The first team of the year will help immensely with setting up the project for the season, walking the entire penguin colony, marking and mapping the location of every nest that will be monitored throughout the entire breeding season (approximately 200 nests) . You’ll also help the researchers tag penguins.. The remaining teams will return to these penguins’ nests every day to monitor their development, record lay dates, hatching dates, growth of chicks, etc.

A baby chick is gently held (C) Earthwatch

Beginning when penguin chicks are about 5 days old (mid- to late November), teams will help safely attach tracking devices that record the penguins’ every move in the water. They’ll also make sure to get those devices back once penguins return from their foraging trips.

Volunteers identify petrels and enter and analyze data (C) Gabriela Blanco

You’ll help log the critical observational data you collect every day at the penguin colony.. The scientists are also researching another important ocean bird—the giant petrel. You’ll help them sort through the images they’ve collected and help with census from images.

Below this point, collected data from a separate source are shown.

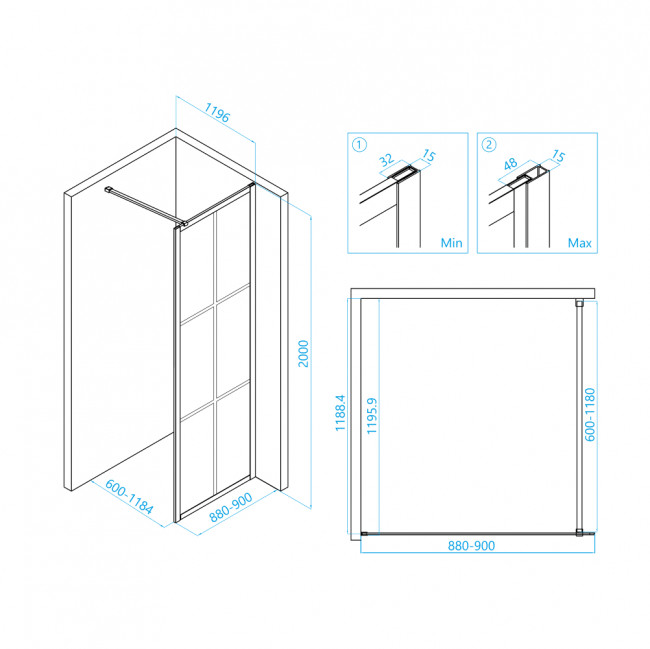 1196

2000

600-1184

880-900

①
32
15
Min

②
48
15
Max

1188.4

1195.9

600-1180

880-900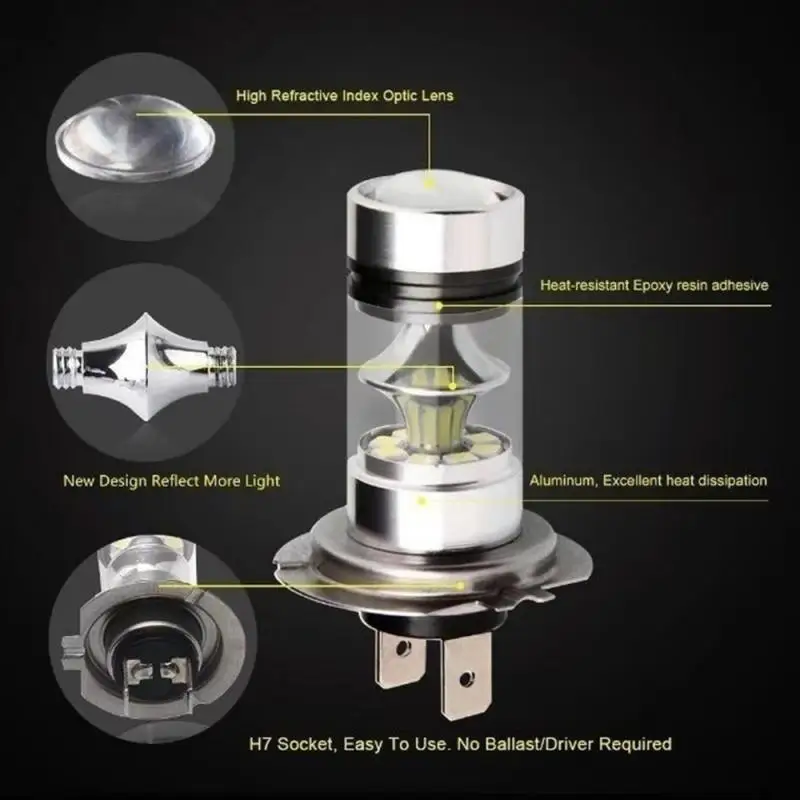 High Refractive Index Optic Lens

Heat-resistant Epoxy resin adhesive

New Design Reflect More Light

Aluminum, Excellent heat dissipation

H7 Socket, Easy To Use. No Ballast/Driver Required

Volunteers who join the October teams will conduct critical surveys of nesting parents before their eggs hatch, providing the scientists with invaluable data on breeding success. Hatchlings start to emerge in early November. All teams will work with and amongst hundreds of adult penguins.

Field conditions and research needs can lead to changes in the itinerary and activities. We appreciate your cooperation and understanding.

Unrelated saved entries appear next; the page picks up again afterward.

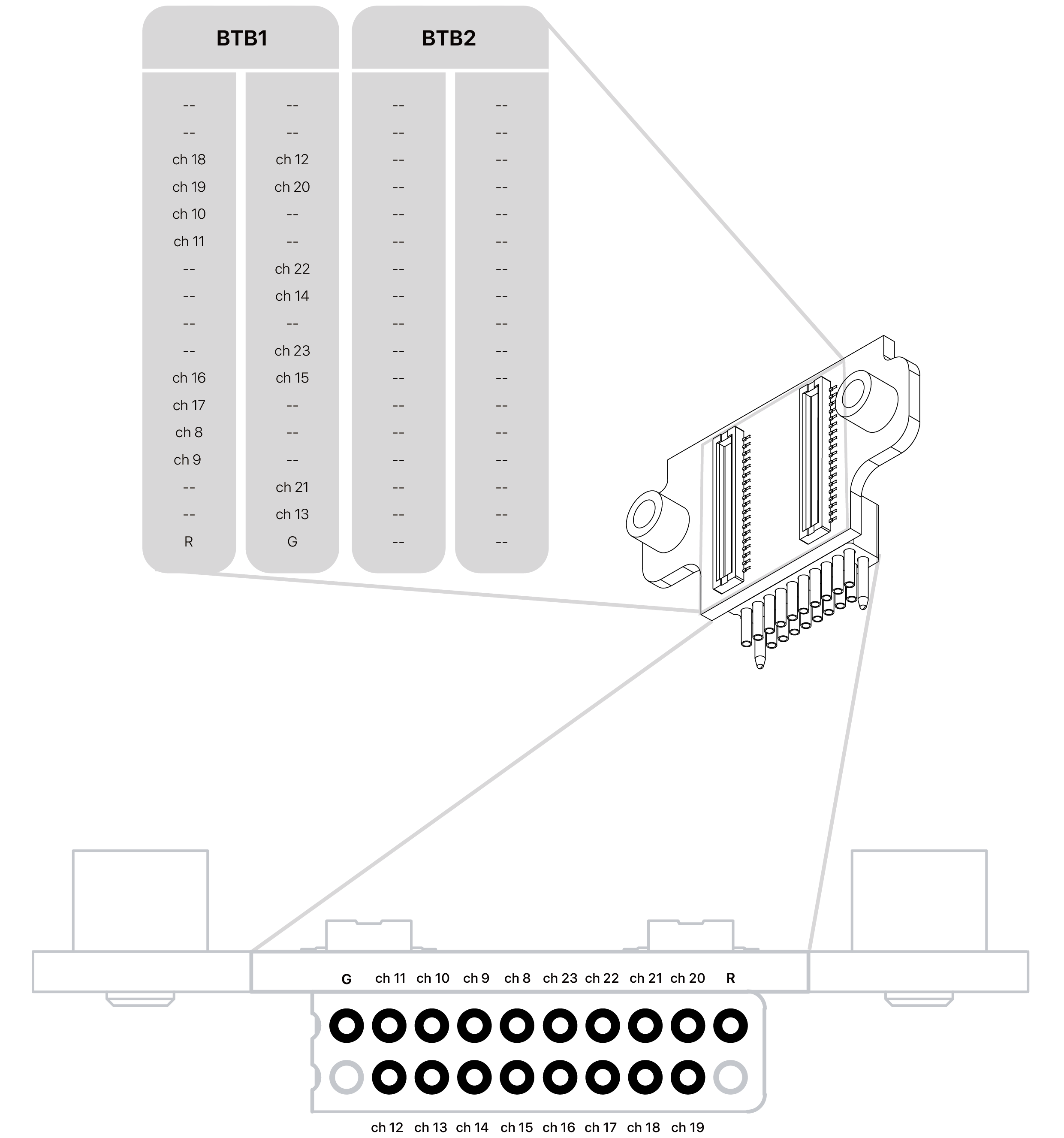 | BTB1 | | BTB2 | |
|---|---|---|---|
| -- | -- | -- | -- |
| -- | -- | -- | -- |
| ch 18 | ch 12 | -- | -- |
| ch 19 | ch 20 | -- | -- |
| ch 10 | -- | -- | -- |
| ch 11 | -- | -- | -- |
| -- | ch 22 | -- | -- |
| -- | ch 14 | -- | -- |
| -- | -- | -- | -- |
| -- | ch 23 | -- | -- |
| ch 16 | ch 15 | -- | -- |
| ch 17 | -- | -- | -- |
| ch 8 | -- | -- | -- |
| ch 9 | -- | -- | -- |
| -- | ch 21 | -- | -- |
| -- | ch 13 | -- | -- |
| R | G | -- | -- |

G ch 11 ch 10 ch 9 ch 8 ch 23 ch 22 ch 21 ch 20 R

ch 12 ch 13 ch 14 ch 15 ch 16 ch 17 ch 18 ch 19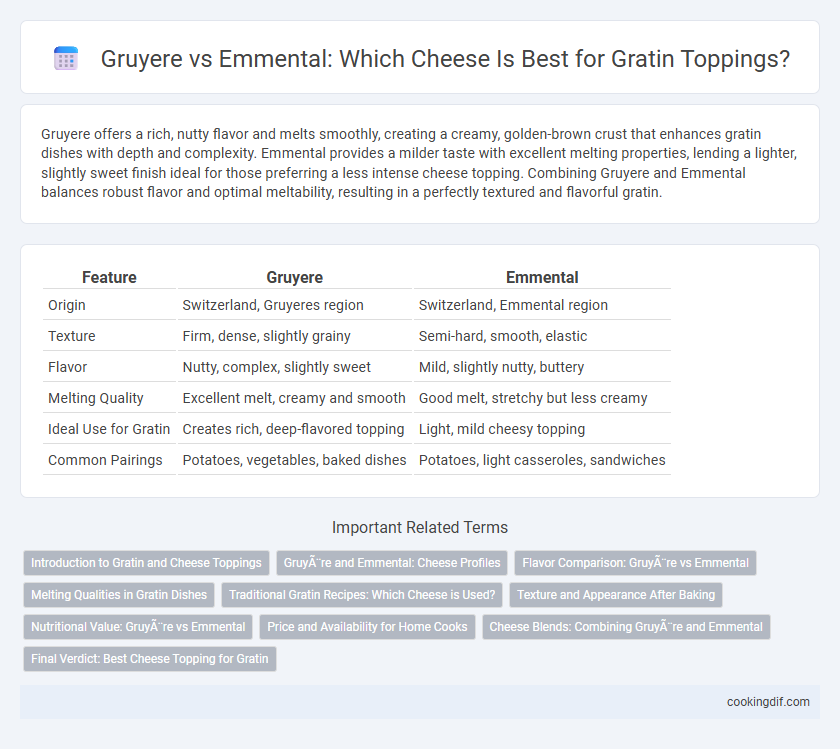 Gruyere vs Emmental: Which Cheese Is Best for Gratin Toppings?

Gruyere offers a rich, nutty flavor and melts smoothly, creating a creamy, golden-brown crust that enhances gratin dishes with depth and complexity. Emmental provides a milder taste with excellent melting properties, lending a lighter, slightly sweet finish ideal for those preferring a less intense cheese topping. Combining Gruyere and Emmental balances robust flavor and optimal meltability, resulting in a perfectly textured and flavorful gratin.

| Feature | Gruyere | Emmental |
|---|---|---|
| Origin | Switzerland, Gruyeres region | Switzerland, Emmental region |
| Texture | Firm, dense, slightly grainy | Semi-hard, smooth, elastic |
| Flavor | Nutty, complex, slightly sweet | Mild, slightly nutty, buttery |
| Melting Quality | Excellent melt, creamy and smooth | Good melt, stretchy but less creamy |
| Ideal Use for Gratin | Creates rich, deep-flavored topping | Light, mild cheesy topping |
| Common Pairings | Potatoes, vegetables, baked dishes | Potatoes, light casseroles, sandwiches |

Important Related Terms

Introduction to Gratin and Cheese Toppings
GruyÃ¨re and Emmental: Cheese Profiles
Flavor Comparison: GruyÃ¨re vs Emmental
Melting Qualities in Gratin Dishes
Traditional Gratin Recipes: Which Cheese is Used?
Texture and Appearance After Baking
Nutritional Value: GruyÃ¨re vs Emmental
Price and Availability for Home Cooks
Cheese Blends: Combining GruyÃ¨re and Emmental
Final Verdict: Best Cheese Topping for Gratin

cookingdif.com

7 Reviews on this Expedition

If you have been on this expedition, others considering attending would love to hear about your experience.
2023 Earthwatch Participant |
  I have done 16 Earthwatch expeditions and enjoyed all of them. Earthwatch expeditions take you to places where you might never go, and you often have the opportunity to meet people who live in the country. Trailing Penguins in Patagonia was one of the best expeditions I have done. The research staff were patient, knowledgeable, helpful, and great fun. One of the researchers cooked an Argentinian dinner for the group on the last night. We also had dinner at a neighbor's house, which was truly a gourmet meal. The staff took us into town twice to buy snacks. The house we stayed in was comfortable and even had a wood-burning fireplace. Besides the penguins, which are adorable (especially the chicks), the staff was the best part of the expedition. The staff made us feel like family. I would do this expedition again.  
2023 Earthwatch Participant |
This expedition far exceeded my expectations! The work was interesting, and the staff were very knowledgeable and happy to answer all of our many, many questions. They were friendly and convivial and saw to it that we had everything we needed. I really fell in love with the place; it’s good to know that there are still places like this where you won’t ever see a ship or airplane, just penguins, guanacos, rhea, and lots and lots of birds. Very inspiring!
Kathryn Scott |
My single favorite moment in this expedition was the sight of a tiny penguin beak poking out the hole it had made in the egg it was hatching from. Our 3-volunteer team arrived just as eggs were starting to hatch, so the fieldwork consisted of locating the study nests, scanning the occupant to see which parent was sitting on the eggs, and counting eggs to see if any egg loss had occurred. If any eggs had hatched, the new chick was weighed and measured to get a baseline for following its growth. When we returned from the field, we digitized the data we had collected and drafted sheets for the next day’s data. There was an impressive wall-sized chart in the room that gave us a hint of the tremendous organization it requires to track nests, parents, eggs, and chicks. This all took place in the magnificent landscape that is Patagonia, so we saw relatively fewer humans and lots and lots of the local wildlife, including guanacos, rhea, armadillos, foxes, and a couple of maras.  Volunteer housing was in a lovely house right on the beach. The kitchen was stocked with different kinds of breakfast foods we could make for ourselves, but local eateries prepared nice lunches and dinners. The project scientists were so informative and friendly that it was hard to say goodbye when our time was up.